4. Dealing with common answer choices to Evidence questions.
 “The testimony is inadmissible due to its self-serving nature.”
o This is a relatively common distractor. Whenever you see a choice like this, it’s incorrect,
regardless of the facts. The self-serving nature of the testimony affects its credibility, not its
admissibility.
 “Admissible as res gestae” or “Inadmissible as testimony on ultimate issues.”
o These alternatives are common distractors on the MBE. Don’t choose old rules like these.
o “Testimony on ultimate issues” is a limitation that is not recognized under the FRE.
 “Inadmissible because the declarant is unavailable to testify.”
o Although it can be correct, because a few hearsay exceptions do require that the declarant be
unavailable, for the majority of hearsay exceptions, unavailability is not required.
o The hallmark of the hearsay exceptions under the FRE is trustworthiness, not unavailability.
(The hearsay exceptions that do require unavailability includes prior testimony, dying
declarations, declarations against interest, and statements of pedigree.)
 “Inadmissible because the probative value of the evidence is substantially outweighed by the
probability of undue prejudice.”
o The best thing you can do is to keep in mind the type of evidence typically excluded under FRE
403: shocking evidence.
 “Inadmissible because it is hearsay not within any exception.”
o What the answer choice is really saying when it says “inadmissible as hearsay not within any
exception” is “inadmissible under any other answer choice for this question.” If you read it this
way, it becomes obvious that the only way to arrive at the “inadmissible” answer choice is
through a process of elimination.
o For “inadmissible” to be the correct choice, the other three alternatives must be clearly wrong.
 Avoid any answer choice stating a concept you don’t recognize.
 Avoid any answer choice that would exclude testimony because of witness incompetence.
o There are only two requirements: The witness must have personal knowledge of the matter on
which he will testify, and he must declare that he will testify truthfully, by oath or affirmation.
o Also, whenever you see “incompetence” as a possibility on the MBE, be careful not to confuse it
with bias – that’s normally what’s at issue when competence is raised as a possibility.
 How to handle any answer choice dealing with expert testimony.
o An expert may testify on three types of information: personal observation, facts presented to
the expert at trial (i.e. answering a hypothetical question), or facts introduced to the expert
outside the courtroom (i.e. by technicians or consultants) of the type upon which experts in his
field reasonably rely.
o An expert may base his opinion on facts not in evidence and even on facts that could not be
admitted as evidence because they’re inadmissible hearsay. Thus, when you come across a
question on expert testimony, look closely before you decide the testimony is inadmissible.

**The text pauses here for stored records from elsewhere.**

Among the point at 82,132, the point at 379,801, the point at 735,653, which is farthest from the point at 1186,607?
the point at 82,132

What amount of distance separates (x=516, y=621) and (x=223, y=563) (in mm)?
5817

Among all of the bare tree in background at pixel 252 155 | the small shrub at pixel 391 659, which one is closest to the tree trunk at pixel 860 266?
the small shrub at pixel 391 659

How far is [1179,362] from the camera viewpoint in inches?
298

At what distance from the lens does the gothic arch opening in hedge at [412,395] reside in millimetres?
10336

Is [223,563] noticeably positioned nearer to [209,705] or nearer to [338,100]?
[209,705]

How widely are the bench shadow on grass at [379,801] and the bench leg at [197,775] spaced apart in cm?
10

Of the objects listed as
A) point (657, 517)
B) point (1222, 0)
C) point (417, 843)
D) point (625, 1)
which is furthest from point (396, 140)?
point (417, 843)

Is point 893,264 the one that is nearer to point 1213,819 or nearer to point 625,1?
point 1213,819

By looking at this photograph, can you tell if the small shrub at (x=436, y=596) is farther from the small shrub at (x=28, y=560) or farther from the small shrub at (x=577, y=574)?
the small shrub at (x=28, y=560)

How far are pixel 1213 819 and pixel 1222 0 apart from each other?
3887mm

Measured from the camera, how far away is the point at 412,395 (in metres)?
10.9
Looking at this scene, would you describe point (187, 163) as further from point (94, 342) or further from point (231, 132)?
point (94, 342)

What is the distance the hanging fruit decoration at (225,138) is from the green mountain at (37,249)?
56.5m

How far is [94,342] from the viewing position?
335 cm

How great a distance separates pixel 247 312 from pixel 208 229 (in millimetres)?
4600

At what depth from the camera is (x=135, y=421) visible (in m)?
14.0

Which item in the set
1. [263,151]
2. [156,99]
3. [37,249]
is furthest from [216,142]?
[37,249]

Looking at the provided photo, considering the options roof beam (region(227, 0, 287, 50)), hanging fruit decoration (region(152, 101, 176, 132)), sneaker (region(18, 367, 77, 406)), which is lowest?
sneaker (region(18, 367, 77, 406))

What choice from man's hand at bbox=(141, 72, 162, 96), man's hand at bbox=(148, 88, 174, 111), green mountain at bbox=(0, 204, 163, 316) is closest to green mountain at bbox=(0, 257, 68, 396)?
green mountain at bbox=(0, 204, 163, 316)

 Answer choices dealing with admissions in conjunction with offers to settle or offers to pay medical
bills.
o The four possibilities under the FRE are: offers and payment of settlements themselves,
admissions in conjunctions with an offer to pay a settlement, offers and payment of medical
bills, and admissions in conjunction with an offer to pay medical bills.
 Of these four, all are inadmissible except admissions in conjunction with an offer to pay
medical bills. If you remember a simple word picture, you can easily memorize this rule.
 First, notice that the payment of settlements or of medical bills, as well as offers
to pay, are always inadmissible. Thus, it’s only the admissions that you have to
worry about: Admissions with medical bills are admissible, whereas admissions
with settlements are not.
 Admissions in conjunction with settlements are NOT admissible, and admissions
in conjunction with medical bills are.